While the constitutionality of Gov. Steve Beshear’s decision to heave Kentucky onto Obamacare’s Medicaid wagon – the one that rolled through the hills of the Bluegrass State last May - is being challenged in court, there also are plenty of concerns about whether adding hundreds of thousands of Kentuckians to the government health-care dole is worth the cost.

New information about the burden states that bite into Obamacare’s apple will add to the nation’s deficit offers even more doubt that Beshear’s plan to make Kentucky’s broken Medicaid system bigger - rather than better - is sound policy.

The Kaiser Family Foundation’s analysis of recent Congressional Budget Office figures indicates that if all 50 states acquiesce to Obamacare’s Medicaid expansion, it will add $952 billion to the federal deficit by 2022.

If both the court challenge and legislative efforts fail to stop Beshear’s train, Kentucky alone will be responsible for increasing the nation’s deficit by nearly $19 billion by 2022. Add in the deficits that would be created if the six surrounding states that have yet to jump on Obamacare’s Medicaid train and this region of the country alone would add more than $167 billion to the federal deficit by the same year.

===

Extract the part of the passage on Kentucky's Medicaid expansion that begins with the words "While the constitutionality" and ends after the words "worth the cost.".

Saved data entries
===

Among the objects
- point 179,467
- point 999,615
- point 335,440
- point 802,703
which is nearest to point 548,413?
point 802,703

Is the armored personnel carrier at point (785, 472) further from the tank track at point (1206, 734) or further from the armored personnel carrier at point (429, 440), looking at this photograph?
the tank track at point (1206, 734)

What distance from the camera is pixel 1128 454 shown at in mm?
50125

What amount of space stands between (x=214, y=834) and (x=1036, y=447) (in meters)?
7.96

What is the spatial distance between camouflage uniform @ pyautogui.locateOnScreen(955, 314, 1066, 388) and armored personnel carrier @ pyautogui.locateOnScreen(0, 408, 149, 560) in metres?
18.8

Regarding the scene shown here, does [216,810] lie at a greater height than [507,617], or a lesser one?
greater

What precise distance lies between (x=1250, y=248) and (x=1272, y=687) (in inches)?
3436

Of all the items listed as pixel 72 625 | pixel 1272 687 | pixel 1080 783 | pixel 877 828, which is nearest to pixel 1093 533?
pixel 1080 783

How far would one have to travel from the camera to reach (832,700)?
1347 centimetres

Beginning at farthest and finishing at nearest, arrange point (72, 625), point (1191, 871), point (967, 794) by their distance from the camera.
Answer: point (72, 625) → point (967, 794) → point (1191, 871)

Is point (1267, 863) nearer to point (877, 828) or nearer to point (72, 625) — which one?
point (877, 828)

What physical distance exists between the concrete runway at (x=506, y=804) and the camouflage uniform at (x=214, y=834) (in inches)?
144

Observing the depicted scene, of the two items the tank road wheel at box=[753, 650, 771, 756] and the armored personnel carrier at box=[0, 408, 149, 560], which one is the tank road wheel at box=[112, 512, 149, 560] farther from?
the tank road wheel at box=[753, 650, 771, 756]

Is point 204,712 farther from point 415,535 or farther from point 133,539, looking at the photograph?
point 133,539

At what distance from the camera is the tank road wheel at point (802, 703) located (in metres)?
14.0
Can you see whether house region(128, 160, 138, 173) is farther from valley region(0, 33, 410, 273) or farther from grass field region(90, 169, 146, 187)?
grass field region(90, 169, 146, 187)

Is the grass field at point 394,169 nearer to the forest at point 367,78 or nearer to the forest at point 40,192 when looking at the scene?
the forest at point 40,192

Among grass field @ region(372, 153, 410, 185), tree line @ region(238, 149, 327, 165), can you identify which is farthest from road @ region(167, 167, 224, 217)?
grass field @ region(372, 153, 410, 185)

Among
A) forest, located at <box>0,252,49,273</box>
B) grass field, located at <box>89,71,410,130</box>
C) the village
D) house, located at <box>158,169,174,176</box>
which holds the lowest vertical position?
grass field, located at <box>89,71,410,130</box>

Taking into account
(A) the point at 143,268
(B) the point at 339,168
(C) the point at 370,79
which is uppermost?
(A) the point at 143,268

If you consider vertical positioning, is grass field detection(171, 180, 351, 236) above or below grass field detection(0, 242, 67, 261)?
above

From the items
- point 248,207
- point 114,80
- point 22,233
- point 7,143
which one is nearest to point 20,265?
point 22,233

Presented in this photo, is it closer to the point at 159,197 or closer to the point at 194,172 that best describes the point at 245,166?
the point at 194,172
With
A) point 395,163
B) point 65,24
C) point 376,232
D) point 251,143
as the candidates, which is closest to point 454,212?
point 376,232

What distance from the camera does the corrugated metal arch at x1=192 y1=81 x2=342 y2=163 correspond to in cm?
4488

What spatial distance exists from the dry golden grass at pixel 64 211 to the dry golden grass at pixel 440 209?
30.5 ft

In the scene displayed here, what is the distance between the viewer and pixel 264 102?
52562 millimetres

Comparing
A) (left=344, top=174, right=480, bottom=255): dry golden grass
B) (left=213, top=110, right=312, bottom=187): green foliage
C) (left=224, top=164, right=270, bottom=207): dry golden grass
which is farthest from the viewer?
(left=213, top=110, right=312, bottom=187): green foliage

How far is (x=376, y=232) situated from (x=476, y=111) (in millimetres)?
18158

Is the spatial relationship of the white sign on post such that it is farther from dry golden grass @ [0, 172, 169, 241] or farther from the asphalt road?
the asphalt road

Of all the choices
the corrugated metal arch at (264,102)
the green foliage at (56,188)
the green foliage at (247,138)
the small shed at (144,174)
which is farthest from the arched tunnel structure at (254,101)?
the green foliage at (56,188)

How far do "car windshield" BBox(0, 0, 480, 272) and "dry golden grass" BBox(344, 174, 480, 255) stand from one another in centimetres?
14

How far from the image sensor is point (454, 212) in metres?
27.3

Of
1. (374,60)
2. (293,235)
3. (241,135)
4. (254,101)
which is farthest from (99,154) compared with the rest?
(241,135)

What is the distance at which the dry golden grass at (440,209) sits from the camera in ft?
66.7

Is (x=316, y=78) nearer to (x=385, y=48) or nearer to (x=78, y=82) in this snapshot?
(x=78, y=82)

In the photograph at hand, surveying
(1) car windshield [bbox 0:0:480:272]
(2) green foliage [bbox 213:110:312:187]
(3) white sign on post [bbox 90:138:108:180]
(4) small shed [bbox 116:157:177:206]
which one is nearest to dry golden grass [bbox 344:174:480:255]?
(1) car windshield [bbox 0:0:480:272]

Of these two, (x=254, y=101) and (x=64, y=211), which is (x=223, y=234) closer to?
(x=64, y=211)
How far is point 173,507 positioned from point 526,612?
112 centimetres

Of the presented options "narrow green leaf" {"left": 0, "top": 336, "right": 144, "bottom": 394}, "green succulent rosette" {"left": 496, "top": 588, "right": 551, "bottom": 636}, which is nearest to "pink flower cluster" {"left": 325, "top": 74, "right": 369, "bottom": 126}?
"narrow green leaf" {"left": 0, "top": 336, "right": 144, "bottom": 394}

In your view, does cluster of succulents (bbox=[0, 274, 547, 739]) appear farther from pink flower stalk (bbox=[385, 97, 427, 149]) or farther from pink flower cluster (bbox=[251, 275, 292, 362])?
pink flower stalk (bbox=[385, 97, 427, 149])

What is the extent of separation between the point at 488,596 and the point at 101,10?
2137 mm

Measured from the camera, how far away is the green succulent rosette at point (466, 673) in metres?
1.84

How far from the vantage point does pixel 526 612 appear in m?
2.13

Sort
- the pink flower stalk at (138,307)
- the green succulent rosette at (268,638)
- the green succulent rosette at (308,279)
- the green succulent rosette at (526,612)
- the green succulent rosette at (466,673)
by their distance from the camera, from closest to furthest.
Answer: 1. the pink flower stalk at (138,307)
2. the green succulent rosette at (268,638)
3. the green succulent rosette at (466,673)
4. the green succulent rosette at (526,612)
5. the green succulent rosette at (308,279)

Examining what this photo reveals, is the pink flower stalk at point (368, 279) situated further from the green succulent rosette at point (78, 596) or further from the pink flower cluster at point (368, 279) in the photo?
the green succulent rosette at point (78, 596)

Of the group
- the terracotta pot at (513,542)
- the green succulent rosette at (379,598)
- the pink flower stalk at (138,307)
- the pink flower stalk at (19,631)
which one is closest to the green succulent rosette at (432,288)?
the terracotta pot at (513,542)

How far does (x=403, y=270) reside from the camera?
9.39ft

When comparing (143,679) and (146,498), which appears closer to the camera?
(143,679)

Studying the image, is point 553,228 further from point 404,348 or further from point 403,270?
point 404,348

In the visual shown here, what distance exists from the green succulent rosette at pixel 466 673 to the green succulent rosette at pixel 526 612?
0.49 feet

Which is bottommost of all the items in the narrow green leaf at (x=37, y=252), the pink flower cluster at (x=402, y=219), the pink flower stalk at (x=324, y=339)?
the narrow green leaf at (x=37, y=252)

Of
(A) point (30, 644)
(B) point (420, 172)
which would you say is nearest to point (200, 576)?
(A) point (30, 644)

===

Your response:
While the constitutionality of Gov. Steve Beshear’s decision to heave Kentucky onto Obamacare’s Medicaid wagon – the one that rolled through the hills of the Bluegrass State last May - is being challenged in court, there also are plenty of concerns about whether adding hundreds of thousands of Kentuckians to the government health-care dole is worth the cost.